Drug modelling aided by computers has been commonly used to rationalise the constructed model before a drug is chemically synthesised and biologically tested [88]. The advances of computer technology, complemented with robust data from bioinformatics and chemo-informatics, are extremely helpful in doing tasks involving drug design and discovery in respect to reducing the cost and increasing the speed of the investigation [89]. There are several software available that facilitate structure-based drug design (when the crystal structure of the protein is available) [90] and ligand-based drug design (when only the ligand with its biological activity is available) [91]. The software could be free, e.g. AutoDock [92], PLANTS [93] and ArgusLab [94], or bought under a purchased licence such as GOLD [95], Glide [96] and Flexx [97]. The bioinformatics data such as the protein crystal structure, either in apo-form or holo-form, is freely downloadable from protein databases such as the Protein Data Bank, commonly abbreviated as PDB (accessible at www.rscb.org). The ligands could also be freely downloaded from chemical databases such as ZINC [98], Natural Product Discovery (NADI) [99] and National Cancer Institute (NCI) [100]. Alternatively, if the ligand is a new chemical entity, its molecular structure could be directly drawn based on their chemical structures shown in published articles. The utilisation of a computer-aided drug modelling is able to shorten the time of investigations because the software can screen millions of ligands to be shortlisted as hit compounds by in silico testing. The hits could be further optimised either in silico or in vitro as the lead compound; therefore, the potential candidate of a drug is selected and/or optimised without needing to test all available compounds in a database.

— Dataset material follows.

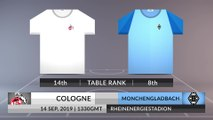 Match Preview: Cologne vs Monchengladbach on 14/09/2019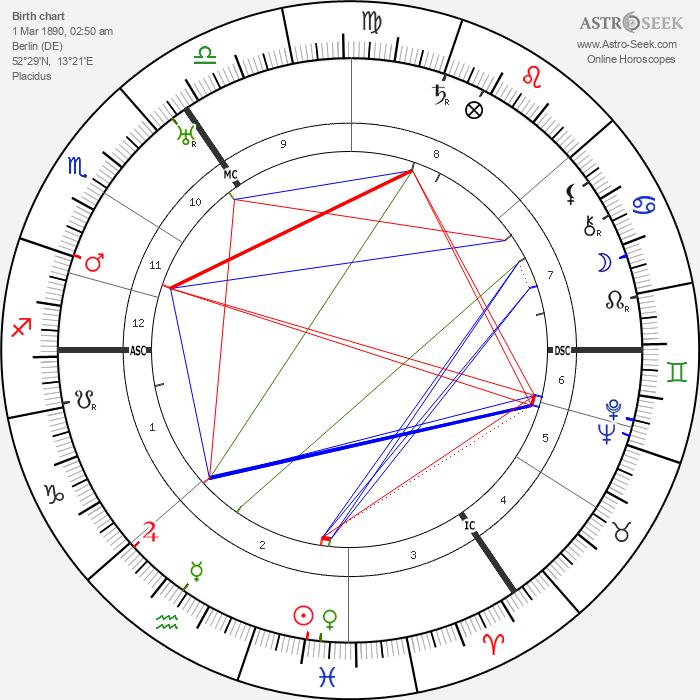 Heinz Hilpert - Astrology Natal Birth Chart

The only structure of PEX9 available in PDB is 1ITV, a dimer of PEX9. The dimer is connected by the hydrophobic area between each blade 4 along the β-propeller forming the structure as an assymmetric plane [70]. Two studies utilised this crystal structure as the model in a virtual screening of the ZINC database in the effort to discover MMP9 inhibitors which can selectively bind to the PEX domain, as explained below.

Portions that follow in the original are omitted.